カチッ。

 どこかで何かのスイッチが入る音がして、私は不意に目を覚ました。とりとめのない夢を見ていた、気がする。寝ざめはさわやかで、寝起きからこんなにすっきりとしているのは久しぶりだ。というよりも、人とベッドを共にしてこんなに清々しい朝を迎えたのは初めての経験かもしれない。からだの奥底に沈んでいた残渣のような疲れが、さっぱりと洗い流されていた。
 隣には、昨日拾った男(の子、ではない気がする)がまるで安心しきったあどけない様子で眠っていた。どこか浮世離れしたつるんとした顔にくっついた唇から、規則正しい寝息がひそやかに漏れてくる。それはまるきり安寧の縮図みたいだった。

 男とは――おそ松とは、昨日初めて会ったばかりだ。初対面の男と碌に口をきかないままこんなことになるなんて。疲れによる思考力の低下としか思えない。疲労骨折よりもよほどたちが悪い大怪我のように思える。
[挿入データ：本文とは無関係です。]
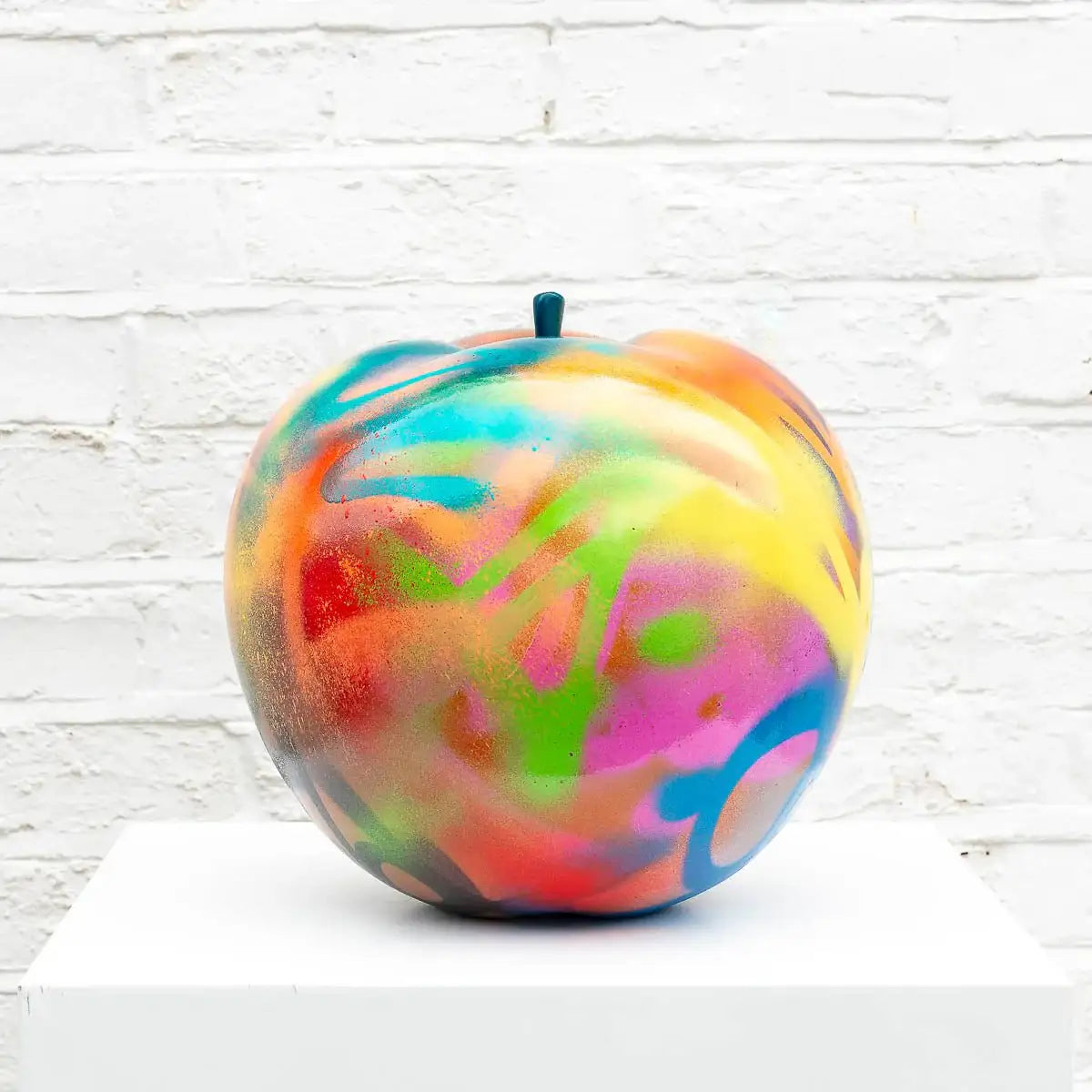 Small Apple III - Original Sculpture - SOLD by artist Jeremy Olsen - Wyecliffe Galleries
 昨日は星も震える夜で、私はいつものように残業を終え、重いからだをひきずるようにして駅の冷たいプラットホームで電車を待っていた。すでに桜は開花宣言を済ませているのに、頭の動きまで強制的に止められてしまいそうな風が肌に触れるたびにずたずたに切り裂かれているような心地がした。服の隙間から忍び込んでくる冷気に身を縮ませながら、スプリングコートの襟をぐっと押さえる。"スプリング"というだけあって薄い布でそんなことをしても無駄な抵抗だろうが、遮るものが何もないホーム上では、そうやって耐え忍ぶしかなかった。

「おねーさん」

 頭上の電光掲示板を、祈るような思いで見上げた。ゆったりと流れていく光が、私の救世主の遅延を告げる。落胆しながら目を落とすと、瞼の底に残った光彩で視界が揺らめいた。

「おねーさんってば」

 酔っ払いがベンチに座り込んでいた。気付かれないように横目で盗み見ると、存外若いような気がする。飲み会が終わるには少し早いくらいの時間帯で、周りには仕事帰りのサラリーマンが数人、その場に沈み込んでしまいそうな危なげな姿勢で立っているだけだ。私も同じような恰好をしているのだろうと思ったが、とても背筋を伸ばす気にはなれない。頬に手をやれば、しっかり下がった口角が触れた。指先で無理やり引き上げる。

「もー。無視しないでよ」

 男は焦れたのか、勢いよく立ち上がったあと、すぐにふらふらとその場に跪いた。私は咄嗟に動いたからだに頭の隅で抵抗しながらも、彼のもとへ駆け寄った。酒臭い呼吸に笑いが含まれている。まるで土下座のような姿勢のまま、顔だけを動かしてこちらを見た彼は、赤ん坊のようなふくふくとした頬を朱色に染め、私の警戒心を根こそぎ奪っていくような無防備で崩れた表情に満ちていた。

「おはよー」

 おそ松の双眸が開かれ、うっとりとした瞳が私を映した。私だけを。
 彼がいかにも大儀といった風情で寝返りを打ち、毛布ごと絡めとられる。私の肩口に顔を埋めながら、幸せそうな温かい呻き声を上げた。

「いつから起きてたの」
「さっきだよ」
「で、俺のこと見てたの」
「なんとなくね」
「否定しないんだ。男前ー」

 男前。職場でよく言われる言葉だ。男よりも頼り甲斐がある。男だったら旦那にしたい。男らしすぎて近寄りがたい。最後に付き合った男からの別れの台詞は、「お前といると、自分が情けなくなる」だったか。誰も好きでこうなったんじゃない。最低限、自分の最大限の力で仕事に向き合って何が悪い。ただ私は褒められたいだけだ。自分に。誰かに。

 急に黙り込んだ私に、おそ松は思案気に息を漏らした。一度離れて二人の間を隔てていた毛布を引きはがし、もう一度私のからだを自分のからだに縫い付けた。触れるまっさらな素肌同士で口づけを交わしているようだ。交差した首の向こうの彼の顔は見えない。

「曲がってる」

 同じようにつるんとしたきれいな彼の指先が、私の背骨をなぞった。腰まで降りてくるとまた上まで戻って、今度は二本の指で歩き出す。鼻歌まじりのご機嫌な呼吸が布団に落ちて、そこから花びらみたいに熱が広がった。

「普段こういうことするタイプじゃないでしょ」
「なんで」
「俺もそうだから」
「…嘘っぽい」
「信じるか信じないかは、ちゃん次第です。みたいな?」
「なにそれ」

 おそ松の指先が私の背中の上で踊っている。惜しみなく分け与えるような仕草だった。指先が曲線を描くたび、内側がどろりと甘ったるく流れ出していく気がする。甘やかされているのか。そう気づくと、久しく感じていなかった少女のような恥じらいが浮き上がってくるのを感じる。
 駅のホームの寒々しい蛍光灯の下で、ぼんやりと丸い笑みに埋もれていた彼の顔が胸をかすめた。それが今はすぐそばにあるのだ。近づきすぎて溶けてしまいそうな体を、彼に押し付けるようにして隙間を埋めた。